With spring on the horizon I’ve also been doing lots of spring cleaning. I’m still using “green” cleaning products as much as possible, a challenge I started back in Week 34. Lately I’ve been doing less actual cleaning and more just “purging” of stuff. We have too much stuff, stuff that other people could probably use. Closets and storage spaces are getting a thorough inspection by me. And there’s a lot to go through. I had no idea how much stuff we held on to.
It all started after LM arrived. With an extra person, even if a mini-person, our house is feeling smaller day by day. Also, everything we had held on to from MD that we now knew we weren’t going to use (mostly clothing) was given away to friends of mine with little girls. And as LM keeps growing we’re continually giving things away. A good friend of mine just had a little boy too so lots of stuff went to her, and my sister in law is due any day and she doesn’t know the gender.
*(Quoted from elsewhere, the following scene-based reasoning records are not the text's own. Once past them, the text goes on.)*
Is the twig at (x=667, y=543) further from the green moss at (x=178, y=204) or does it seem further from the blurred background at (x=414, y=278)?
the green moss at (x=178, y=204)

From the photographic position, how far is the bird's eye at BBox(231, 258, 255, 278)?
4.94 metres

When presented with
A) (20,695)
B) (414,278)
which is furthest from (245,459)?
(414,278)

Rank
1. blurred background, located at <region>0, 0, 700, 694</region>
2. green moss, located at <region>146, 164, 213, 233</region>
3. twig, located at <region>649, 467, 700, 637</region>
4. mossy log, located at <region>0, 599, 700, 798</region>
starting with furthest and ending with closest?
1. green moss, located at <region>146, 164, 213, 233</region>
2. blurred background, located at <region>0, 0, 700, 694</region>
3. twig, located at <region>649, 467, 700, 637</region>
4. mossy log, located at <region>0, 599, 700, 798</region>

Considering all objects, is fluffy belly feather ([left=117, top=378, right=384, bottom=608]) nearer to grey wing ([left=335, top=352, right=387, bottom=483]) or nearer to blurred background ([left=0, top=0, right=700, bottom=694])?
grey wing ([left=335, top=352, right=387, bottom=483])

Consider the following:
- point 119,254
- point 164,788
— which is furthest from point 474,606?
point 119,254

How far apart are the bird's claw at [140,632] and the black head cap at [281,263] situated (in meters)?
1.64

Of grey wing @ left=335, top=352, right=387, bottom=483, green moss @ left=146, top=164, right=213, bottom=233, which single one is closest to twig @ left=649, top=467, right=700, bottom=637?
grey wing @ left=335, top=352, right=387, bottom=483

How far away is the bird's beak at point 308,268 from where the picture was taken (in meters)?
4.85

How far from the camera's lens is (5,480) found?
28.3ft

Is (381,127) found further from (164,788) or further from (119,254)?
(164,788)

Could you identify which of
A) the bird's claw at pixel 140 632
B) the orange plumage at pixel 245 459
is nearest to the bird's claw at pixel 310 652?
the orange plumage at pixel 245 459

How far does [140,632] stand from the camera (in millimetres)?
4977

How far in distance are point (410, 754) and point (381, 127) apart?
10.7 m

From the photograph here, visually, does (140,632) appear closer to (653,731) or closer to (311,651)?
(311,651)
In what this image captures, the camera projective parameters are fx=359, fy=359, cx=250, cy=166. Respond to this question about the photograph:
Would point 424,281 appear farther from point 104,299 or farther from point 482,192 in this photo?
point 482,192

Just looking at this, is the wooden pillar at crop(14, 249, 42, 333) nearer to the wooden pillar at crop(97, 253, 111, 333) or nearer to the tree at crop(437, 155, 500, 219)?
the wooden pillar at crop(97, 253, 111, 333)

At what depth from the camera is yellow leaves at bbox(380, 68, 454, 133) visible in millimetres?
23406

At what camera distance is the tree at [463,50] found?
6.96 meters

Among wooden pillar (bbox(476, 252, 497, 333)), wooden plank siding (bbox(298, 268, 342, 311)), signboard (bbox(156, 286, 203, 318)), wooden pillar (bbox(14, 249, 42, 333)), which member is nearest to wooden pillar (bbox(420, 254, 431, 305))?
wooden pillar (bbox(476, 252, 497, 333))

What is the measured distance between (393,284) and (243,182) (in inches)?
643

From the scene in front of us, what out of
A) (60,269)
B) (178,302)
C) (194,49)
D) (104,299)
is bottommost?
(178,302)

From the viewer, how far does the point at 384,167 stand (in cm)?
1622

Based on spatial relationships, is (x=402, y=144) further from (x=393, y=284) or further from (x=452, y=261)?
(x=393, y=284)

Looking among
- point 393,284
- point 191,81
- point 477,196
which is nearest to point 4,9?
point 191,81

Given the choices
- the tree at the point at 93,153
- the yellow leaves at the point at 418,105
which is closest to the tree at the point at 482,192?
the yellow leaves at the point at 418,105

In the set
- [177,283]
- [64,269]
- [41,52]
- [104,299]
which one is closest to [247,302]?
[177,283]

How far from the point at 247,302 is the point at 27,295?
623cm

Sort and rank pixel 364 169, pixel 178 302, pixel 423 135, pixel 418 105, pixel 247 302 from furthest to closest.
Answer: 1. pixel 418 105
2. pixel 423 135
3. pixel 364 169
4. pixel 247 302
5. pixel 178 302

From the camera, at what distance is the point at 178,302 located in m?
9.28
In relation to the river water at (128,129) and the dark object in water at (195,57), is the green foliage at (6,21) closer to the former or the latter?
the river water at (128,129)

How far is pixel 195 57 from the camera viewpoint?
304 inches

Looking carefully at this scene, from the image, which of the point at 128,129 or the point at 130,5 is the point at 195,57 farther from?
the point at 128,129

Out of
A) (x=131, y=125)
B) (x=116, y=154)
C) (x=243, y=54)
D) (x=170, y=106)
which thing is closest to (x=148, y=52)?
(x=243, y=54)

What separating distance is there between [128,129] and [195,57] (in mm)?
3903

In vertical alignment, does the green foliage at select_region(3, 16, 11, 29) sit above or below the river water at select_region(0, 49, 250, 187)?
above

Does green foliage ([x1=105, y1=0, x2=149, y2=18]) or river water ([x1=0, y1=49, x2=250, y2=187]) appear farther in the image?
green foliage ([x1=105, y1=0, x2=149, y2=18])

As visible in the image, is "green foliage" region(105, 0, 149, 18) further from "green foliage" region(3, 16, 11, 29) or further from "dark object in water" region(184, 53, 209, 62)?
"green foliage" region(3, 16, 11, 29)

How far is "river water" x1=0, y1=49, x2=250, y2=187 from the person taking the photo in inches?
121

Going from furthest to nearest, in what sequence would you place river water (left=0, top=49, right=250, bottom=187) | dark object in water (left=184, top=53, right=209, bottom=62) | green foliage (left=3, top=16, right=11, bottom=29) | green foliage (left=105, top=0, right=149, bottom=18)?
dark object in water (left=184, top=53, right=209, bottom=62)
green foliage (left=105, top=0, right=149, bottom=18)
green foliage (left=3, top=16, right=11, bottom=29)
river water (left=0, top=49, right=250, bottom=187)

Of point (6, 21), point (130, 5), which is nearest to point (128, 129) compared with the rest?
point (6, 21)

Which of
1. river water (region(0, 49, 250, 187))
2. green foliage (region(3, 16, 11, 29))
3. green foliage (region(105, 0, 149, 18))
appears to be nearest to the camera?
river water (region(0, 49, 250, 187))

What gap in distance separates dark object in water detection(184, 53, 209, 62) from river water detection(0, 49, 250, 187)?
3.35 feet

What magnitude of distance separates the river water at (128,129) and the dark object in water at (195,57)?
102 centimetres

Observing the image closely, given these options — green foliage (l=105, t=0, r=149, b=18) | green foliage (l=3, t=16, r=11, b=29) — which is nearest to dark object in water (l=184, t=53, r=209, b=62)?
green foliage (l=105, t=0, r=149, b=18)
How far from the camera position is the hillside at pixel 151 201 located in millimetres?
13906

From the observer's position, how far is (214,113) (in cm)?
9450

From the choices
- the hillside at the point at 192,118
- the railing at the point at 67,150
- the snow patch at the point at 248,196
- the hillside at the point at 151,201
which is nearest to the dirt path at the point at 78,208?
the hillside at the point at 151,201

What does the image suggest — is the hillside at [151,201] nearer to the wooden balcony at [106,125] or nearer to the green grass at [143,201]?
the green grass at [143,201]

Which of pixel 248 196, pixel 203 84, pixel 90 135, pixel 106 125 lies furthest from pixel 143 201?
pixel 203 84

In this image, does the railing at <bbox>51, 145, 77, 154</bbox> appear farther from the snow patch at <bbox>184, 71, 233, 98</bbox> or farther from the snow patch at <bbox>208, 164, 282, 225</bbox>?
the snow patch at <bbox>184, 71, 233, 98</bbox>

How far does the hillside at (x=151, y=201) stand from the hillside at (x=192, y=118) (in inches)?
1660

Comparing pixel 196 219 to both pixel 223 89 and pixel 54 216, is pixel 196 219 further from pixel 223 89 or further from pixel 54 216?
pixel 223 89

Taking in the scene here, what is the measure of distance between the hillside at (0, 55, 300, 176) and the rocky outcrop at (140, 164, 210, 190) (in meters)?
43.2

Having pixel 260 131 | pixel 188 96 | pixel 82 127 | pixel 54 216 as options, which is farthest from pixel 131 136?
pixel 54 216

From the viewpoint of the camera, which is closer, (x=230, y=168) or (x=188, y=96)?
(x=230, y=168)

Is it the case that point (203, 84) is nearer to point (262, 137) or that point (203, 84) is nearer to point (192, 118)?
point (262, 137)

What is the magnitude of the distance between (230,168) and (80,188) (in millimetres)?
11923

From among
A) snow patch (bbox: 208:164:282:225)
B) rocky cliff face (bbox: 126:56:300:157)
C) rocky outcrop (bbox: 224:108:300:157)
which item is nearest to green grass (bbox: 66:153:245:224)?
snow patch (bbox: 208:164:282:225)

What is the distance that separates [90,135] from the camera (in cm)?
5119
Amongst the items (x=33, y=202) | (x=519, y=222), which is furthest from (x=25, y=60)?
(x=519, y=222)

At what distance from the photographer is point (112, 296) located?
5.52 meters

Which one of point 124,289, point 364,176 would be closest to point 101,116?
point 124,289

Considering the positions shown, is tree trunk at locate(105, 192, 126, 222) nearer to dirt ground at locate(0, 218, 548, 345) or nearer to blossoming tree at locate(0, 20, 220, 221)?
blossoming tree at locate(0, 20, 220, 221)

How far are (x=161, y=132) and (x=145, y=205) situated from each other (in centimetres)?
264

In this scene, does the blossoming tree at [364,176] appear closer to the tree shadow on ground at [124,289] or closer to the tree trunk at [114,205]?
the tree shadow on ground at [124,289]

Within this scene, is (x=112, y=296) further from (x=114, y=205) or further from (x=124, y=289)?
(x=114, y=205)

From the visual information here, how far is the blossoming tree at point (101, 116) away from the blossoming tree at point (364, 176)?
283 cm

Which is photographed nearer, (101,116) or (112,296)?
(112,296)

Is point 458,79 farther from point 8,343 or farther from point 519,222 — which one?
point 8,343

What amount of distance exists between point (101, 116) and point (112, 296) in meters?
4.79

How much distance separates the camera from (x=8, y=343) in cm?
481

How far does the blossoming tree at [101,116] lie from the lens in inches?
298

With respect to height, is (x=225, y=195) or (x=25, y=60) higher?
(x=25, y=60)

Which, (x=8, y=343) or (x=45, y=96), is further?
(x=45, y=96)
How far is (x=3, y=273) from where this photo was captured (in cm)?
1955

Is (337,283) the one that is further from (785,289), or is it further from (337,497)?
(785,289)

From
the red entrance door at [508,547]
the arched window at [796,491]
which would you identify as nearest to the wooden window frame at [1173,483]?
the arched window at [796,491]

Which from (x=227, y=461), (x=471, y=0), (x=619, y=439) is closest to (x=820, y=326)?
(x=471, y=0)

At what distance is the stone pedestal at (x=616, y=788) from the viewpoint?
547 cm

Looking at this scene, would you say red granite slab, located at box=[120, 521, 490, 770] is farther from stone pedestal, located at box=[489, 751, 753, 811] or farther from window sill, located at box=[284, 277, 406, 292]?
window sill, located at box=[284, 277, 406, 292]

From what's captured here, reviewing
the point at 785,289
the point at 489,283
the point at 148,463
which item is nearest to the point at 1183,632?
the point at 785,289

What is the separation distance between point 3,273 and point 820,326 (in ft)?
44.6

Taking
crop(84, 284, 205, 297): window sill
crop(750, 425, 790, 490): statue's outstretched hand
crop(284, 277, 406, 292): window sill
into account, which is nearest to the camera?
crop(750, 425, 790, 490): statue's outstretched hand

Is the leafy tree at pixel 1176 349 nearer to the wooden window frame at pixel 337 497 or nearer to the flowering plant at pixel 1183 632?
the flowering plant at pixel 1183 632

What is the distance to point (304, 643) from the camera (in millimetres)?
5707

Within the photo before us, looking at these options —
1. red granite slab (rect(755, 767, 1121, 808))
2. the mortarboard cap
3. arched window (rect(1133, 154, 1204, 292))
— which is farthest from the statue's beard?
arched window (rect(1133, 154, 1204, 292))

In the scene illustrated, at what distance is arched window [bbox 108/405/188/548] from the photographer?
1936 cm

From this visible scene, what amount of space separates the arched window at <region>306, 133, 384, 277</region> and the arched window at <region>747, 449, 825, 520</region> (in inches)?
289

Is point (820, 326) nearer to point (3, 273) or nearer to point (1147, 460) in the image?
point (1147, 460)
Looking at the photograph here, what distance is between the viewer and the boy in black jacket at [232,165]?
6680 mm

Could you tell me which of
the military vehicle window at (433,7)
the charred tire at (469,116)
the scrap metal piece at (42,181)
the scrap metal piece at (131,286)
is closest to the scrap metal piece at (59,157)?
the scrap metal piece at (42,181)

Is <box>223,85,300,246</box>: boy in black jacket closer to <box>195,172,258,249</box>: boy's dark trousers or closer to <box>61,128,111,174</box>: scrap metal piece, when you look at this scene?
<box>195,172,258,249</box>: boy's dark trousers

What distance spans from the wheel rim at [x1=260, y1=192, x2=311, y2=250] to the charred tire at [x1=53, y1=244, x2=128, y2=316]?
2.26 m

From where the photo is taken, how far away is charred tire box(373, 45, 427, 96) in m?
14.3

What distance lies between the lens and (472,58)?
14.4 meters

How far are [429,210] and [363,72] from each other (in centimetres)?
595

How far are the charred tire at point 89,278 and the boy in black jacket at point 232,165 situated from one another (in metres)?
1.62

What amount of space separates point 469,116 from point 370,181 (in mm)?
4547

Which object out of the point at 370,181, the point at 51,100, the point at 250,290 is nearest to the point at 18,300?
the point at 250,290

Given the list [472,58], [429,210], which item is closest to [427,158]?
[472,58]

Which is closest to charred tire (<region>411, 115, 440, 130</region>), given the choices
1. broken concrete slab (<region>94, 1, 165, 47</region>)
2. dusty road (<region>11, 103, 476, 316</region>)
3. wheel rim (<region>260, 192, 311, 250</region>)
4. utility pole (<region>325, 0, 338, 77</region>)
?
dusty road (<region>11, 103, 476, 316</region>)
Anything that we don’t think can be used by anyone but may have a purpose are going to Value Village. I was encouraged to learn that they have a textiles recycling program. Horray for the three Rs!
The basement reno also has encouraged the purging process. We had a lot of rearranging to do to make room for the contractor. And I just have the time. Between feedings (including trying new solid foods) the inevitable diaper changes and household chores, on days we can’t get outside because of the weather and now that LM is finally sitting on his own and content to play with toys in a semicircle around him, I have a little extra time to sort and get rid of things.
And one of these days I’ll open what I’ve started calling our Pandora’s box. An unlabelled cardboard box that’s been sitting on the same shelf in our basement since the day we moved into this house nearly ten years ago. I have no idea what’s in it. For a long time I was afraid. Very afraid. But not curiosity is getting the better of me, and plus I just want the shelf space.
Well, here goes . . .
If you don’t have a Value Village in your area, use this nifty textile recycling search tool.